= Selected excerpt =

__________________________________________________

Ireland has always been a nation of emigrants. We know what it means to leave home in search of a better life, and to build something in a place that wasn't always ready to welcome you. That history should shape how we approach immigration today — with honesty, with fairness, and without scapegoating.

The facts matter here. Most people in Ireland significantly overestimate the number of migrants living here, and overestimate the number seeking asylum. In reality, nearly half of recent non-EU migrants came to work or study. They are staffing our hospitals, building our homes, running our hospitality sector, and paying taxes that fund our public services. Ireland's workforce cannot grow fast enough without them — the Government's own confidential analysis confirms this. Recent research found 65% of people in Ireland see inward migration as positive.

Here is where I stand:

Immigration is not the cause of the housing and healthcare crisis — fifteen years of government failure is. Blaming migrants for overcrowded hospitals and housing shortages is a political strategy designed to deflect from those failures. I will call it out for what it is.

Managed, planned migration serves Ireland well. We need workers in ICT, healthcare, construction, social care, and hospitality. Adding building trades to the Critical Skills list, improving work permit pathways, and planning properly for population growth are practical, responsible steps.

Support integration at community level. Across Ireland — in Carroroe, in Gort, in communities across Galway — people have shown that solidarity and welcome are possible. These community responses deserve State support, not political undermining.

Process international protection claims fairly and quickly. People fleeing persecution deserve to have their cases heard without years of uncertainty. Delays are bad for claimants, bad for communities, and bad for public confidence in the system. A properly resourced, efficient system is both humane and practical.

Address the real tensions honestly. Where housing and services are under pressure, the answer is to build more homes and fund more services — not to reduce the number of people contributing to our society and economy. These are not either/or choices.

Ireland is at its best when it is open, fair, and honest. That is the standard I will hold the Government to.

__________________________________________________

= Record set =
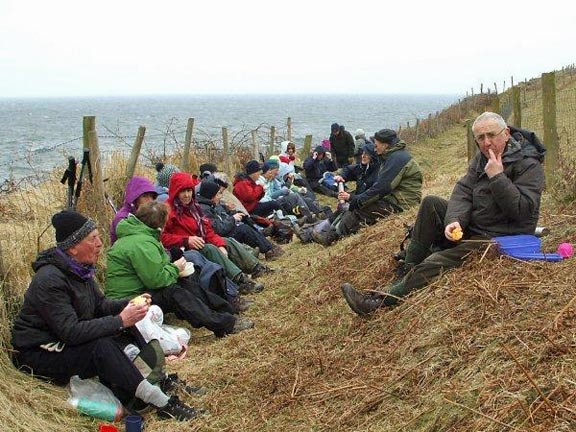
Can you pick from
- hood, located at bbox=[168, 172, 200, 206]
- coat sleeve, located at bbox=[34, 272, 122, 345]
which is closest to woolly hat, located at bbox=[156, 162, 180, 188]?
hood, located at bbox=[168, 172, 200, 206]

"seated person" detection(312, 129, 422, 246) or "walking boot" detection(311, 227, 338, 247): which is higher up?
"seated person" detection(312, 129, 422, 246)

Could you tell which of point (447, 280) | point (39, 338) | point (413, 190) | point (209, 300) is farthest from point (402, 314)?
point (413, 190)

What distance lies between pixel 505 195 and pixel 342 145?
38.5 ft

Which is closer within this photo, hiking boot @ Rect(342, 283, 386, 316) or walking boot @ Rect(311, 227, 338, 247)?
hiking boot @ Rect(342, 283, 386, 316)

__________________________________________________

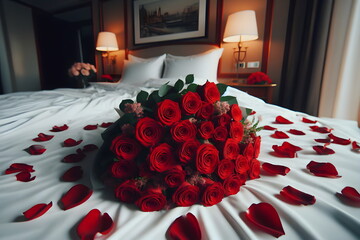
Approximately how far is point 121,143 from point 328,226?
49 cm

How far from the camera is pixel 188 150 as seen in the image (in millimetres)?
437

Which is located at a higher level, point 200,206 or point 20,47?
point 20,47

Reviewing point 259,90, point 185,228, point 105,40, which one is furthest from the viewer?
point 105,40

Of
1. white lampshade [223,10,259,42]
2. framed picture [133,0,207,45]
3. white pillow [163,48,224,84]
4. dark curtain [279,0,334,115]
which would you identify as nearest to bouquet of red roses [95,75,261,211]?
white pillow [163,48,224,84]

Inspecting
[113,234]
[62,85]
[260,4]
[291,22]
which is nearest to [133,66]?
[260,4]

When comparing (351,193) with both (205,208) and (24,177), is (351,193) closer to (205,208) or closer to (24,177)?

__________________________________________________

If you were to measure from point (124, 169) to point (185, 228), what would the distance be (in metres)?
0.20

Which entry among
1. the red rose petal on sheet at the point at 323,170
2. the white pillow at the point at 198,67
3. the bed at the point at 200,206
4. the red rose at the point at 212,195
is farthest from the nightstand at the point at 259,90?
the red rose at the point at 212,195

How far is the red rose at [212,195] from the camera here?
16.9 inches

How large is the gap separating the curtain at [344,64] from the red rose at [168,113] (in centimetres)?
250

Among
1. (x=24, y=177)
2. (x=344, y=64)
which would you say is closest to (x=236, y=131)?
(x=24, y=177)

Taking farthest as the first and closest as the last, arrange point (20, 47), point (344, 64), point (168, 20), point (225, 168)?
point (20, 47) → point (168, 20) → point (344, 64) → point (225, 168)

__________________________________________________

= Instructions =
1. Decide whether each statement below agrees with the statement on immigration. For each, answer yes or no and quote the deciding words of the statement on immigration.
(a) According to recent research, 65% of people in Ireland see inward migration as positive.
(b) Most recent non-EU migrants came to Ireland to seek asylum.
(c) One proposed step is adding building trades to the Critical Skills list.
2. Rewrite the part of the statement on immigration from "Process international protection" up to and including "humane and practical.", changing "claimants" to "applicants".

= Task-by-task answers =
1.
(a) Yes: "Recent research found 65% of people in Ireland see inward migration as positive."
(b) No: "nearly half of recent non-EU migrants came to work or study."
(c) Yes: "Adding building trades to the Critical Skills list, improving work permit pathways, and planning properly for population growth are practical, responsible steps."

2.
Process international protection claims fairly and quickly. People fleeing persecution deserve to have their cases heard without years of uncertainty. Delays are bad for applicants, bad for communities, and bad for public confidence in the system. A properly resourced, efficient system is both humane and practical.